Perché fissare in certi sguardi e avere la forza di raccontarlo, denunciarlo, urlarlo a tutti quando molti fingono di non vedere, è una delle basi su cui dovrebbe fondarsi la convivenza di una comunità civile.
Perché la cultura della legalità è importante, ma c’è molto altro.
C’è la paura nella legalità. Troppa, ancora. E l’indifferenza della legalità, fatta di piccole speculazioni, di parole dette male che solo a sentirle pronunciare ti viene voglia di cacciarti un dito in gola e vomitarle lontano.
La mafia, al nord, c’è.
E bisognerebbe ripeterlo, invece di preoccuparsi di piccole o grandi manciate di voti. C’è da prima dei morti di ‘ndrangheta di Reggio Emilia, da prima che si sparasse anche una sola pallottola in qualunque posto con un accento simile al nostro.
Fare finta di niente non cancella il passato, non cambia il presente, non mette in moto qualcosa che serve a migliorare il futuro.
Forse, per ottenere un risultato, basterebbe ripartire da un po’ di verità.
Ammettere che abbiamo sperato di essere immuni, che non siamo stati in grado di capire che i cattivi, quelli veri, non si presentano con la pistola o il fucile, ma sono intestatari di un conto corrente con saldo a nove zeri.
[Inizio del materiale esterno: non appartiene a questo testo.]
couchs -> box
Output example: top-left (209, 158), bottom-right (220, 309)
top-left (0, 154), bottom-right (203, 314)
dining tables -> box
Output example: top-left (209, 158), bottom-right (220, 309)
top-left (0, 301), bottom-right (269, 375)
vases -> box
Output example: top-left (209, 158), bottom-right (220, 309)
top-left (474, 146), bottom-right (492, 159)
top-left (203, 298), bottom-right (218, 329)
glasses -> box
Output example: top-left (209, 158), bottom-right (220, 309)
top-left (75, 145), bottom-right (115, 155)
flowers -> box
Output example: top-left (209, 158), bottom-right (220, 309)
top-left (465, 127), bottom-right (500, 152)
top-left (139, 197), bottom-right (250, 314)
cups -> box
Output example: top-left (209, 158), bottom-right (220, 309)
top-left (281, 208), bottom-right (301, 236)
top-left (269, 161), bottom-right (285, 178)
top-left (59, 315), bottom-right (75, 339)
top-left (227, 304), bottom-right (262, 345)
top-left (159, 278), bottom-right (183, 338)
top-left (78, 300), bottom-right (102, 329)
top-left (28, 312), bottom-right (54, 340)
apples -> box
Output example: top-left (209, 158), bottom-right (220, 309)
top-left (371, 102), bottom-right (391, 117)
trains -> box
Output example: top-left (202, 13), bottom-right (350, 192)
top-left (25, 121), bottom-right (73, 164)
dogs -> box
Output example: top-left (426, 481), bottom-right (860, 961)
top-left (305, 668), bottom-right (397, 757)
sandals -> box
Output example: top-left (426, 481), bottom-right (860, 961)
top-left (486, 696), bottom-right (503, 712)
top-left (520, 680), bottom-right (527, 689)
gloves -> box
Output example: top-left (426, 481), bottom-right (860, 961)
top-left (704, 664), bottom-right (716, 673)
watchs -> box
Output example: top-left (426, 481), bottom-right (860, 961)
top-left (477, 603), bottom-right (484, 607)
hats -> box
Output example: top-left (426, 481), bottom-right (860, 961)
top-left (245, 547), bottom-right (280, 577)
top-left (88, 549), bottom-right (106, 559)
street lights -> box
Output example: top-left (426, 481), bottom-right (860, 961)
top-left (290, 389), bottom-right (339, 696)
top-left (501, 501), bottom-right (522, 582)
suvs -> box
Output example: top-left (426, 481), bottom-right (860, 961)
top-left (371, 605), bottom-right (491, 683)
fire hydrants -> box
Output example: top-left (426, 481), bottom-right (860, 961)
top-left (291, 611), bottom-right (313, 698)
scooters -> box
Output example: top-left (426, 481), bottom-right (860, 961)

E indossano un completo di sartoria, invece della coppola.
Bisognerebbe ricordarsi che non va tenuto d’occhio soltanto il traffico di droga o l’usura, ma la gestione della logistica, l’edilizia, i trasporti, lo smaltimento industriale dei rifiuti. Rendersi conto che l’infiltrazione non è solo geografica, ma prima di tutto economica, nell’economia legale e si combatte anche aiutando chi l’ha vista, l’ha denunciata, chi ha fatto nomi, cognomi e ragioni sociali, chi si è fatto domande e ha cercato risposte, chi ha continuato a insistere, malgrado la corrente contraria.
Per questo c’era quel palco. E non era un piedistallo, sia chiaro.
Per questo su quel palco c’era Enrico Bini.
Educare alla legalità vuol dire anche stare al fianco di chi, in nome di quella legalità, lotta, si espone, rischia. Anche di questo l’organizzazione di Duemiladieci è orgogliosa.
E non è sempre così difficile.
Potrebbe riuscirci perfino la politica.